I’ve observed many of these faces on my newly begun walks with the dog and in doing so, I usually initiate, “Good morning,” hope for a response, then walk on. My son, a seventeen year old who has lived in suburbia most of his life, has told me, there is a street code for how to say, “Hello.” A nod of the head up implies, “What’s up,” and that one knows the other person. A nod of the head down means, “Hello,” but to a stranger.

I attempt this most mornings, but I don’t like looking down, as I feel like a chicken poking my head at feed all day, so I stick with, “Good Morning,” and even once, because my jaunts around OTR remind me so much of a European village, I said, “Bon Giorno,” and then laughed only to myself.

As the past weeks had been crammed full of activity with children and family and moves, a Friday arrived with son and husband off, and we had BIG plans to get a lot done that day. They began their BIG plans with a visit to Holtman’s Donuts. I waited outside with the dog.

While doing so, the long grew longer and pedestrians moving past the donut shop had a more difficult time of maneuvering around the donut goers.
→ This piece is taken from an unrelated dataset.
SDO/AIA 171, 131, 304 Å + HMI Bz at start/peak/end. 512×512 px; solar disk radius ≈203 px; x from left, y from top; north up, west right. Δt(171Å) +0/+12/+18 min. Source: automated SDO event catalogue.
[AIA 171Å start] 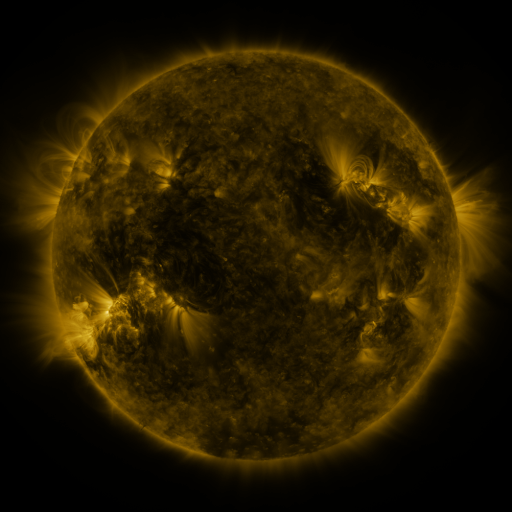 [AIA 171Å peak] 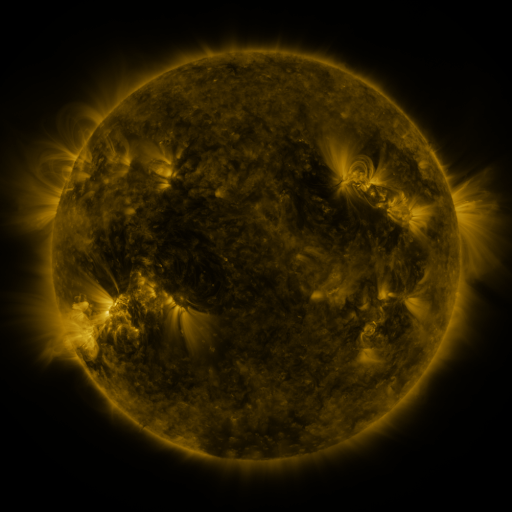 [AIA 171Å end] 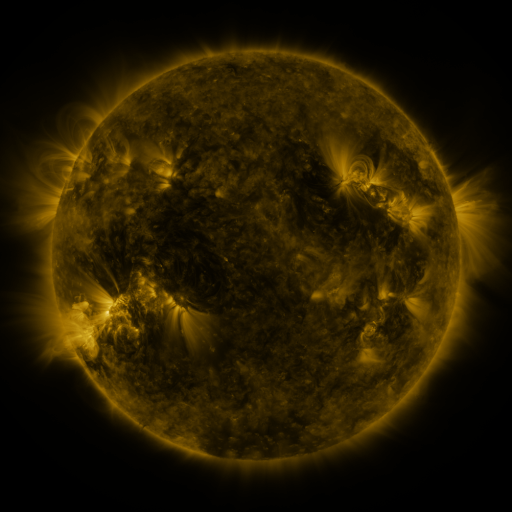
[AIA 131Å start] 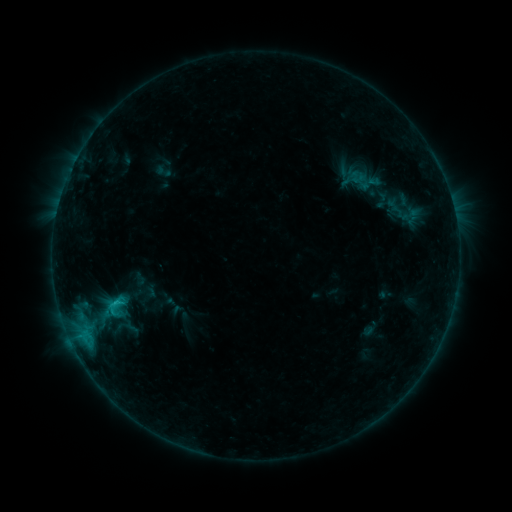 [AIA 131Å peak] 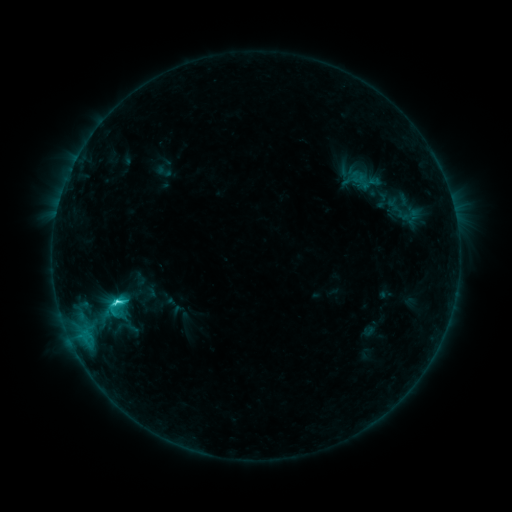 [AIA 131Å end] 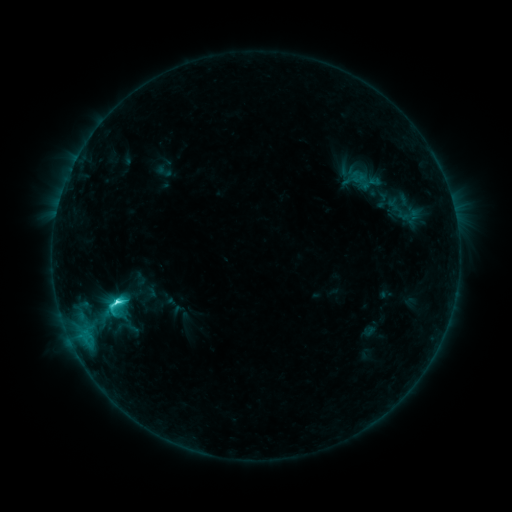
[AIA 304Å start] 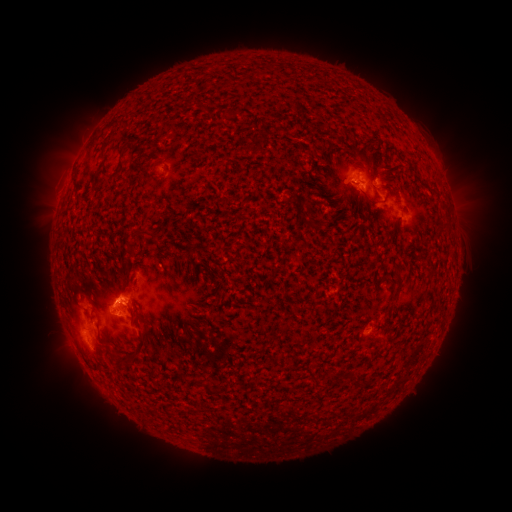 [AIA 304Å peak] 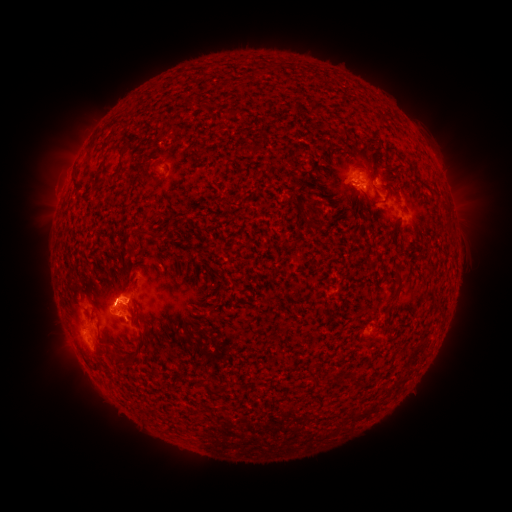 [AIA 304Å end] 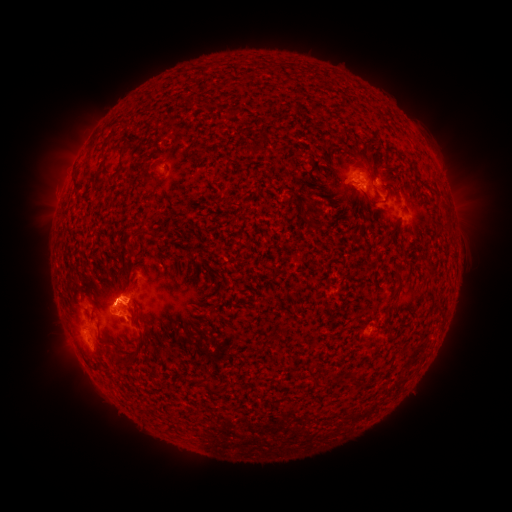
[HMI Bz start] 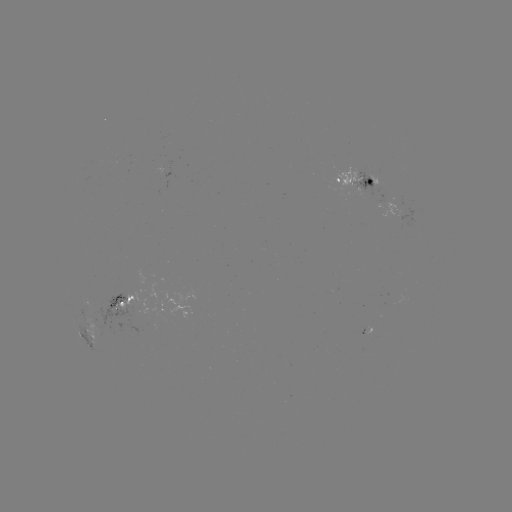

I occupied myself with people watching. After I concluded a conversation with a person from Kentucky, catching a bus in OTR to head to Cincinnati State, I glanced down Vine Street.

Three males, about twenty to twenty five years in age, were strolling towards me, each walking with backpacks or bags that indicated they had slept somewhere other than home the night before, probably The Drop.

In keeping with my custom, and having tossed out Davis’s suggestions, I uttered a simple, “Hi, how are you today,” and made eye contact with one in the middle, mainly because he was wearing a neon yellow shirt and that’s where my eye was drawn.

He looked back at me as he sauntered by, and I held my breath, wondering about his response.

“I’m blessed today,” he declared.

In the blink of an eye it occurred to me one can feel blessed without money for a home or donuts.

I fumbled around for the proper response. “Me too,” I shouted out after him.

He had already traversed the donut line, and on the other side of a line of people who had no idea what was transpiring in front of them, he gazed back at me and smiled.


The photo above is the sidewalk less traveled in Washington Park, looking south at the SCPA.